Having a younger brother who steals your every girlfriend isn't fun. it started off as a joke, something the family laughed about at the dinner table—“Oh, he’s just charming, don’t take it personally!”—but after the third or fourth time, I stopped laughing. My brother, the golden boy. The one who didn’t even have to try. It wasn't even about looks, I was handsome, I knew it—confident in my skin, the kind of man who could walk into a room and hold his own. But with him, it was different. He didn’t just walk in, he took over. People seemed to orbit him without realizing it, pulled in by some gravity he never asked for but always had. Girls I thought I had real connections with—ones I’d spent weeks, even months, getting to know—would suddenly drift away, always with the same guilty smile, the same excuse. “It’s not you, you’re amazing… it’s just… your brother.”
At first, I tried to laugh it off, tell myself it was just bad luck, coincidence, timing. But then I started noticing the patterns. The way he’d linger a little too long in conversations that weren’t meant for him. The way his hand would graze an arm, the way his smile seemed to promise something more. He didn’t even do it maliciously—or at least, that’s what everyone said. “That’s just who he is. He can’t help it.” But tell me, what kind of person can’t help breaking hearts and shattering trust without so much as an apology?
Family dinners became unbearable. Jokes at my expense, little winks passed across the table as if my humiliation was some kind of shared entertainment. My parents never called him out, never once told him to stop. They were proud of him—his charm, his effortless way of making people love him. And me? I became the punchline. The brother who tried, and lost. Again and again.
After a while, I stopped bringing anyone home. Stopped introducing him to girls I cared about. It wasn’t worth the risk. But even then, he’d find a way. Social media, chance meetings, “accidental” run-ins that didn’t feel so accidental anymore. And every time I’d see him with someone who once looked at me like I mattered, something in me hardened.
Until I met her.
It wasn’t the kind of meeting that sets fireworks off in your head, no grand cinematic moment.

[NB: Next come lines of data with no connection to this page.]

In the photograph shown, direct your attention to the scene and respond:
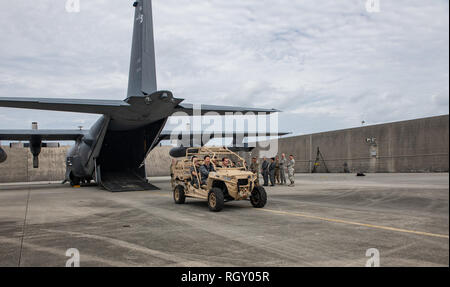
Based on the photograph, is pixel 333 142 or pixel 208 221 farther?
pixel 333 142

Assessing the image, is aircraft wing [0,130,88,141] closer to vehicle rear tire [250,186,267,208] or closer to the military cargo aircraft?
the military cargo aircraft

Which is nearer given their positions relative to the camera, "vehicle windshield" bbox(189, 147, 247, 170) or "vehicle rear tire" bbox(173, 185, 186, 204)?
"vehicle windshield" bbox(189, 147, 247, 170)

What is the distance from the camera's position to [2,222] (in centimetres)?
886

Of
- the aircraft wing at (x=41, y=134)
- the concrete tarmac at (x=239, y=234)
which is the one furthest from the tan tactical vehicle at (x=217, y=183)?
the aircraft wing at (x=41, y=134)

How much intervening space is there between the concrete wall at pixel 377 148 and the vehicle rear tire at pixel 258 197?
11.1m

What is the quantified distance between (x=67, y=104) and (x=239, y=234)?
11.6 m

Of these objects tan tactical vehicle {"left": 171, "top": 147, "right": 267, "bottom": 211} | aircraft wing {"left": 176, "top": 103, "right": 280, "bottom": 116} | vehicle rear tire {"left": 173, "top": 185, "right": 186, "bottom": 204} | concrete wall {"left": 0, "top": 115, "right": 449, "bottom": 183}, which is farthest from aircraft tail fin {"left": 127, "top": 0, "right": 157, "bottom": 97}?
concrete wall {"left": 0, "top": 115, "right": 449, "bottom": 183}

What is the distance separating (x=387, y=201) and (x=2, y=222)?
1083cm

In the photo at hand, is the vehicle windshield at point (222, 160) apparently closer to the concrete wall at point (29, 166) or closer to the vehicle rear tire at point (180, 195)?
the vehicle rear tire at point (180, 195)

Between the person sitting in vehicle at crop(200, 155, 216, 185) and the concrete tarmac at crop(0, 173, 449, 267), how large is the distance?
0.98 metres

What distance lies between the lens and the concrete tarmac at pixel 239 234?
4.85 meters

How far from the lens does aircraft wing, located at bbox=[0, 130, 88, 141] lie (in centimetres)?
2394
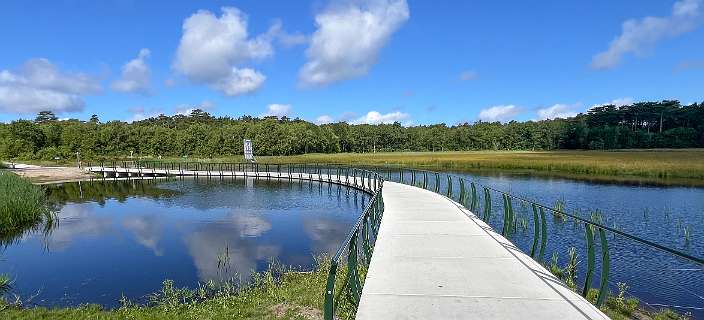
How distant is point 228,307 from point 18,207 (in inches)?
652

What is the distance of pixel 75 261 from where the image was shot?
13.9 meters

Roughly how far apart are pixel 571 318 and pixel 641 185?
3334 centimetres

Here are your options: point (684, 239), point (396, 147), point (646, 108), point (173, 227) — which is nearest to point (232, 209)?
point (173, 227)

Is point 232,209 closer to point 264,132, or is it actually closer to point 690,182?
point 690,182

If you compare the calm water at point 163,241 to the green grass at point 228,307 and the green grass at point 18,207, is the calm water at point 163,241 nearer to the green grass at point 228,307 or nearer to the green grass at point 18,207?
the green grass at point 18,207

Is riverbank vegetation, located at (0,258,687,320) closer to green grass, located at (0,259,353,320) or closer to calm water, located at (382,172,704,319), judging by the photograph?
green grass, located at (0,259,353,320)

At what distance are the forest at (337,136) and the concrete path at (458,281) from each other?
85.7 meters

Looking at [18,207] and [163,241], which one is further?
[18,207]

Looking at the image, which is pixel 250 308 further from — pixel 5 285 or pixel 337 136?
pixel 337 136

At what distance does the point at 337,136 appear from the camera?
12188 centimetres

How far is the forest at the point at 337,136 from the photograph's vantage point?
92.1 meters

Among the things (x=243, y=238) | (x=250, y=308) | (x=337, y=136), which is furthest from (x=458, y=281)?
(x=337, y=136)

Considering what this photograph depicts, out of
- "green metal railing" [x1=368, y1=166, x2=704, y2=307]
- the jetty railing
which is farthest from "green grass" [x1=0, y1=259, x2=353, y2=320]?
"green metal railing" [x1=368, y1=166, x2=704, y2=307]

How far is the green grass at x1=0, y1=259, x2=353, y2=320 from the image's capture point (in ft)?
24.9
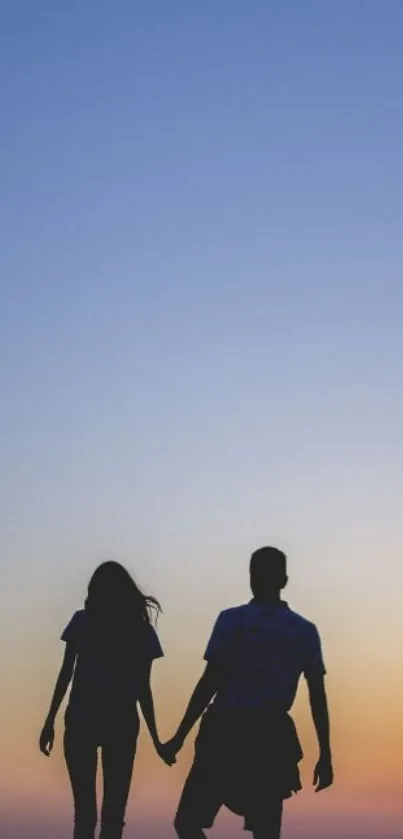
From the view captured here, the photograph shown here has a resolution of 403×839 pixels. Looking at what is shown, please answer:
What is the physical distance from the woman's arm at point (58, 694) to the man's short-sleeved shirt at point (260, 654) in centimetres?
186

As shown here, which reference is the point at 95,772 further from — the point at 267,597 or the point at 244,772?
the point at 267,597

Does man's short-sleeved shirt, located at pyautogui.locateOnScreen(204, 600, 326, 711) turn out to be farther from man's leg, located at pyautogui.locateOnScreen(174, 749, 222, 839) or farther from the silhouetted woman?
the silhouetted woman

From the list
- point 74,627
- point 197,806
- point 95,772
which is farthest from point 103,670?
point 197,806

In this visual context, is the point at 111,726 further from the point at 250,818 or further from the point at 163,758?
the point at 250,818

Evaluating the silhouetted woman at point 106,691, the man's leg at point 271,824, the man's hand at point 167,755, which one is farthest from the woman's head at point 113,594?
the man's leg at point 271,824

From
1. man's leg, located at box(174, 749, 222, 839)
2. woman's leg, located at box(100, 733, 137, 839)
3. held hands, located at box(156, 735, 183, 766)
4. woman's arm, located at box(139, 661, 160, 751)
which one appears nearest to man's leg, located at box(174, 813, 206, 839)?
man's leg, located at box(174, 749, 222, 839)

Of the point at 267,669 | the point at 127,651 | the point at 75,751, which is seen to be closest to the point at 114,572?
the point at 127,651

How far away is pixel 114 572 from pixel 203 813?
7.43 ft

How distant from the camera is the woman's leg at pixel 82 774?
1048 centimetres

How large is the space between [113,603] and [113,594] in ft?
0.23

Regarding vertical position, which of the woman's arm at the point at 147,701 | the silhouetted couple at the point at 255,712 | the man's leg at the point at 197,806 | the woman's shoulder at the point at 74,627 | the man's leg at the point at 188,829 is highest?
the woman's shoulder at the point at 74,627

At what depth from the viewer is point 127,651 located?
10734 millimetres

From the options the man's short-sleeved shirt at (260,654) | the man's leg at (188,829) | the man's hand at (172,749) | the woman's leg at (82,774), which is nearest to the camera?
the man's leg at (188,829)

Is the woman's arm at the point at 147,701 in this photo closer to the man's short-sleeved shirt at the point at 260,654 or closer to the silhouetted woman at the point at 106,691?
the silhouetted woman at the point at 106,691
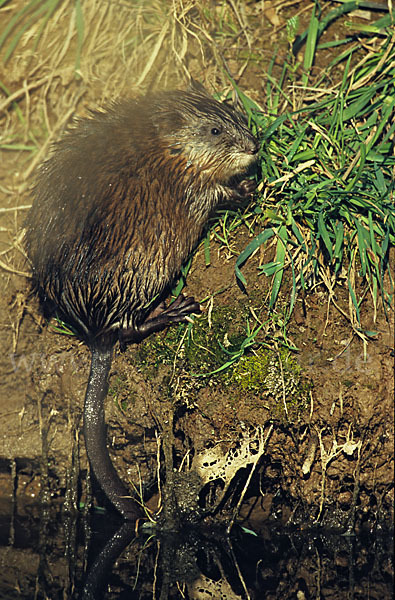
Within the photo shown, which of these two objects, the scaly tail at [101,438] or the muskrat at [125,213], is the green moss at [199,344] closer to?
the muskrat at [125,213]

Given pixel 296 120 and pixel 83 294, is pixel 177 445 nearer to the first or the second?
pixel 83 294

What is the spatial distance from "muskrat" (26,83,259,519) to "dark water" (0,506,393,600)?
0.28 metres

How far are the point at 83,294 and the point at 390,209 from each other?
1.63m

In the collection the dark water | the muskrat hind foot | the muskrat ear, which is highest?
the muskrat ear

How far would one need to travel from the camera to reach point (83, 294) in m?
3.67

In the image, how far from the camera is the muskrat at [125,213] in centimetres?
364

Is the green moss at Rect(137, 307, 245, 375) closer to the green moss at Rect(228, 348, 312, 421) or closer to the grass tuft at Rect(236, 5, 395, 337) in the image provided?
the green moss at Rect(228, 348, 312, 421)

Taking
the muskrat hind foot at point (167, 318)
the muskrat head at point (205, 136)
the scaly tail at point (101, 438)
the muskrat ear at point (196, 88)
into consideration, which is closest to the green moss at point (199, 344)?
the muskrat hind foot at point (167, 318)

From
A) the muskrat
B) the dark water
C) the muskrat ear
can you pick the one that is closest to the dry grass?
the muskrat ear

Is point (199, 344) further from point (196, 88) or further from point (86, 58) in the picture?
point (86, 58)

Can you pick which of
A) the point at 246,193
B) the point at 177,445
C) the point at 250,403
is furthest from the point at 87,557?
the point at 246,193

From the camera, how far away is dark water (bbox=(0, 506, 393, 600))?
311cm

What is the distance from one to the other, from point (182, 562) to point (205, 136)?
2.10 metres

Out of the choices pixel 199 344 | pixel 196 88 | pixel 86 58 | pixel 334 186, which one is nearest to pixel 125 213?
pixel 199 344
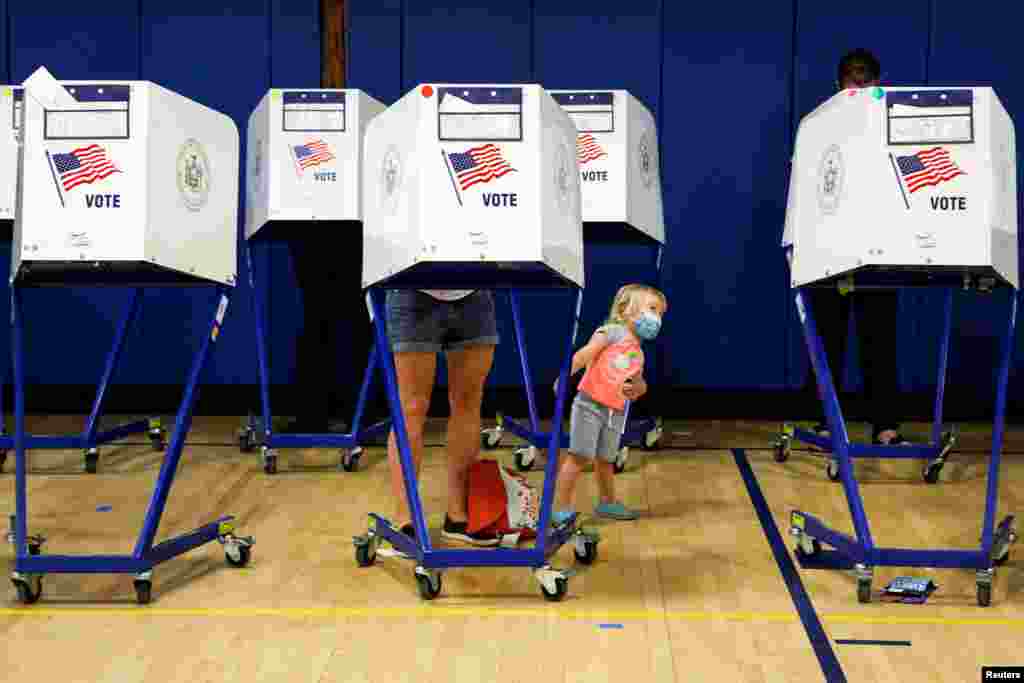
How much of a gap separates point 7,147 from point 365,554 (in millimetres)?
2632

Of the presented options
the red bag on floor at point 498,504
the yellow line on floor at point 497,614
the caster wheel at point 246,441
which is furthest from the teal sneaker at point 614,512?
the caster wheel at point 246,441

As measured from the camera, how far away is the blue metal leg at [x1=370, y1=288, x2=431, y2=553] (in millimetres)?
3986

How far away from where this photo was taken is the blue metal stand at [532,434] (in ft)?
19.5

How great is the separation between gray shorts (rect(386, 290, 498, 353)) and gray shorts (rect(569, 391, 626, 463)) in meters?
0.77

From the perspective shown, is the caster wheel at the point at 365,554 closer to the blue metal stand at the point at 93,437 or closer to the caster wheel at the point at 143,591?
the caster wheel at the point at 143,591

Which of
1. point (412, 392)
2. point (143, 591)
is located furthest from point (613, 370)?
point (143, 591)

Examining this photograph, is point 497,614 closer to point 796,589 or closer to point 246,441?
point 796,589

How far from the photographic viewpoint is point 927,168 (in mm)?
3943

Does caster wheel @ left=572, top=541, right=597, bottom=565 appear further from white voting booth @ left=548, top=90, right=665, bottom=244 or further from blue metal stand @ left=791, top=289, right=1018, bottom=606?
white voting booth @ left=548, top=90, right=665, bottom=244

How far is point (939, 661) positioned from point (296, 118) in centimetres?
345

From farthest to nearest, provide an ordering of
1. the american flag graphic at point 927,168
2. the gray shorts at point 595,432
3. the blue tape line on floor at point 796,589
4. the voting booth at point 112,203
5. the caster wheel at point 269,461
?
the caster wheel at point 269,461, the gray shorts at point 595,432, the american flag graphic at point 927,168, the voting booth at point 112,203, the blue tape line on floor at point 796,589

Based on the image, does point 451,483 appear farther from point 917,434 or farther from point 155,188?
point 917,434

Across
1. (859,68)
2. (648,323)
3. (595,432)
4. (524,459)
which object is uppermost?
(859,68)

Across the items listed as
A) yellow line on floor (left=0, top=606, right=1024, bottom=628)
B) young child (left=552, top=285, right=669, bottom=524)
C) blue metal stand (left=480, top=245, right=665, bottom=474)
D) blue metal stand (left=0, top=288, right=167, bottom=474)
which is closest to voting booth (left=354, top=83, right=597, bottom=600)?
yellow line on floor (left=0, top=606, right=1024, bottom=628)
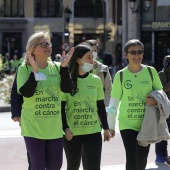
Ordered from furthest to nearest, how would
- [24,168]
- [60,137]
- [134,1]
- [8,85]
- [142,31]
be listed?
1. [142,31]
2. [134,1]
3. [8,85]
4. [24,168]
5. [60,137]

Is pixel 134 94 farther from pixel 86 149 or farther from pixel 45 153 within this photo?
pixel 45 153

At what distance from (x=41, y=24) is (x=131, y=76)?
4692 centimetres

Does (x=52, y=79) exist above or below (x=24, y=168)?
above

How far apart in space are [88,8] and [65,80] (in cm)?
4788

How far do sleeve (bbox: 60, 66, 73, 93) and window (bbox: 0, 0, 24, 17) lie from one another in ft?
156

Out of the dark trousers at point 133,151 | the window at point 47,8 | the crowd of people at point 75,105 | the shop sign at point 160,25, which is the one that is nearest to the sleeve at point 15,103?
the crowd of people at point 75,105

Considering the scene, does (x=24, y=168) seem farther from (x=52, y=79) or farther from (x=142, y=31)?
(x=142, y=31)

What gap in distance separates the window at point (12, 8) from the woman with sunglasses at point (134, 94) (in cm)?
4685

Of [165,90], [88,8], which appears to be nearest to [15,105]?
[165,90]

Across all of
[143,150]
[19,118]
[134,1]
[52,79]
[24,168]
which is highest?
[134,1]

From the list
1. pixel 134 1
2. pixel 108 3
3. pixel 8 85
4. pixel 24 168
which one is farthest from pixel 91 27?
pixel 24 168

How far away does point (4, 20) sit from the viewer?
51.4 metres

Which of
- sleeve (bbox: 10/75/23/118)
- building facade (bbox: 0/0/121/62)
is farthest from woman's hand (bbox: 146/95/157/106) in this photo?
building facade (bbox: 0/0/121/62)

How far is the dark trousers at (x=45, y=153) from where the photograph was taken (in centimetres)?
530
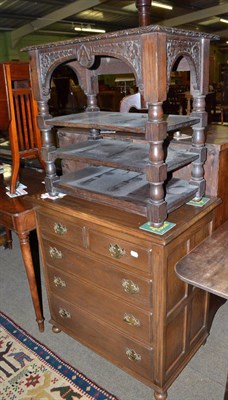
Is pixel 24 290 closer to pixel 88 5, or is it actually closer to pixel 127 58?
pixel 127 58

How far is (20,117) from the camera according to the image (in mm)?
2387

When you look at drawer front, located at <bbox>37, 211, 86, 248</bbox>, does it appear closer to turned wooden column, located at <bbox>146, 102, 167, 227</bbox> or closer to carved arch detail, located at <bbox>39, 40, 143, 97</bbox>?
turned wooden column, located at <bbox>146, 102, 167, 227</bbox>

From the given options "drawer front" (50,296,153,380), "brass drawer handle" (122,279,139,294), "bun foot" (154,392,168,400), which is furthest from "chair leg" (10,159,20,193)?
"bun foot" (154,392,168,400)

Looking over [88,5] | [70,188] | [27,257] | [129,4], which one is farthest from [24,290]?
[129,4]

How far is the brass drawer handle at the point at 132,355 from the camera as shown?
74.7 inches

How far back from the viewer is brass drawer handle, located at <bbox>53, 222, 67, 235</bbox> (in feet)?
6.48

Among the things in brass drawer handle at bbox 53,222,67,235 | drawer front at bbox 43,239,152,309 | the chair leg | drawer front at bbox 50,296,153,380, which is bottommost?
drawer front at bbox 50,296,153,380

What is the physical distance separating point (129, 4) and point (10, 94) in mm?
8801

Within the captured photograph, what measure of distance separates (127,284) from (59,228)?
53cm

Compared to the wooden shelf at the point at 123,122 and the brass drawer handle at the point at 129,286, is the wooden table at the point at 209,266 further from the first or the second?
the wooden shelf at the point at 123,122

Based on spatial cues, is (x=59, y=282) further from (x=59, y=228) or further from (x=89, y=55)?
(x=89, y=55)

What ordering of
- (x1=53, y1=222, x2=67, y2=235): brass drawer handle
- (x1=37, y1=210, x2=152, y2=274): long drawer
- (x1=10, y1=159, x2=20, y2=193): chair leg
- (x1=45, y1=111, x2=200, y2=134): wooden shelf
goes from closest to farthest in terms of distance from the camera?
(x1=45, y1=111, x2=200, y2=134): wooden shelf → (x1=37, y1=210, x2=152, y2=274): long drawer → (x1=53, y1=222, x2=67, y2=235): brass drawer handle → (x1=10, y1=159, x2=20, y2=193): chair leg

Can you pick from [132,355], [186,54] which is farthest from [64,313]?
[186,54]

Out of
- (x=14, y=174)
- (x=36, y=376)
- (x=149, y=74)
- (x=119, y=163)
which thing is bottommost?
(x=36, y=376)
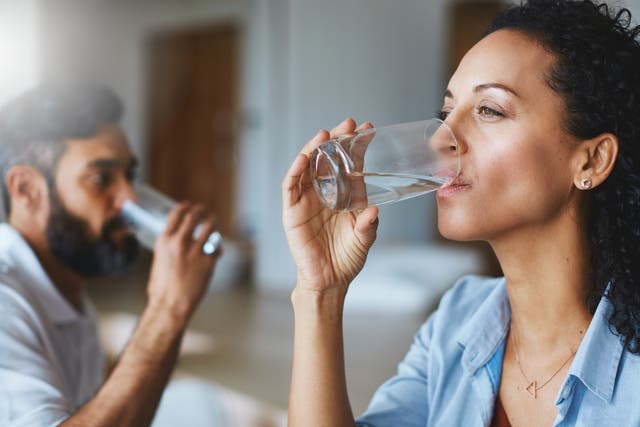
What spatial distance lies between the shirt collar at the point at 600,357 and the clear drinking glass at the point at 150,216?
2.44 feet

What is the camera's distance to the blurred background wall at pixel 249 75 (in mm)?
5035

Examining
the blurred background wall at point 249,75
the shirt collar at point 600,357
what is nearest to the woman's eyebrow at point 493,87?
the shirt collar at point 600,357

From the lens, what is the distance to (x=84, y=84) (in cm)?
165

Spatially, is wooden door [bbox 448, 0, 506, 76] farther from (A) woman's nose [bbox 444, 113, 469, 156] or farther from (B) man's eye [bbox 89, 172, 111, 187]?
(A) woman's nose [bbox 444, 113, 469, 156]

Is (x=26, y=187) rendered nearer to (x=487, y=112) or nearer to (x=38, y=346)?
(x=38, y=346)

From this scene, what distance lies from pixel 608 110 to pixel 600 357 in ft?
1.20

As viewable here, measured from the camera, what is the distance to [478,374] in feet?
3.75

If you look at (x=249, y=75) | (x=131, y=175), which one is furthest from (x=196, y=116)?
(x=131, y=175)

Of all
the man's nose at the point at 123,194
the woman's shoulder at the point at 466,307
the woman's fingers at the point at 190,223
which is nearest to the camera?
the woman's shoulder at the point at 466,307

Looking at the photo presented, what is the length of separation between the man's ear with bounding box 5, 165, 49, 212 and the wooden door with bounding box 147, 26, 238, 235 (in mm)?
5339

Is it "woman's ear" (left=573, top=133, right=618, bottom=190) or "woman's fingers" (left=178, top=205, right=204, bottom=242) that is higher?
"woman's ear" (left=573, top=133, right=618, bottom=190)

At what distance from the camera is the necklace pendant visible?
3.62ft

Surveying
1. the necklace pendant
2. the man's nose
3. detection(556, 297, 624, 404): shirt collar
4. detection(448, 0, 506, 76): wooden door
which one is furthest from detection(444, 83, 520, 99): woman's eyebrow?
detection(448, 0, 506, 76): wooden door

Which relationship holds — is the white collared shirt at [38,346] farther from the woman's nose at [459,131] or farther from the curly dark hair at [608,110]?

Just a quiet encounter at a friend’s party, late in the evening when the music had dulled to background noise and most people were already half-asleep or half-drunk. She was sitting alone on the porch, legs pulled up to her chest, sipping something from a chipped glass. I almost didn’t approach her—I’d grown cautious, tired of starting something that would eventually be taken from me. But there was something about the way she didn’t seem to need anyone around her. She wasn’t looking to be noticed, and that was rare.
We talked. Not the usual kind of talk where you feel like you’re auditioning, trying to impress, performing your best lines in hopes of getting a smile. With her, the conversation was unguarded. She asked me questions no one else ever bothered to ask—about what I wanted, not what I had. About who I thought I was, not who I was supposed to be. And for the first time in years, I felt seen.
Of course, I didn’t tell my brother about her. I didn’t even mention her name at home. It felt like holding onto a secret piece of sunlight, something that belonged to me alone. I guarded it, nurtured it, terrified that if I let even a sliver slip through, he’d find his way in.
But secrets have a way of unraveling.
It started small—her name dropping into conversation when I wasn’t paying attention, a mutual friend posting a photo where she stood at my side, her laugh caught mid-frame. And then the text from my brother, Levi: “Who’s this?” Simple. Innocent on the surface. But I knew better.
This time, though, something in me shifted. I wasn’t going to lose her.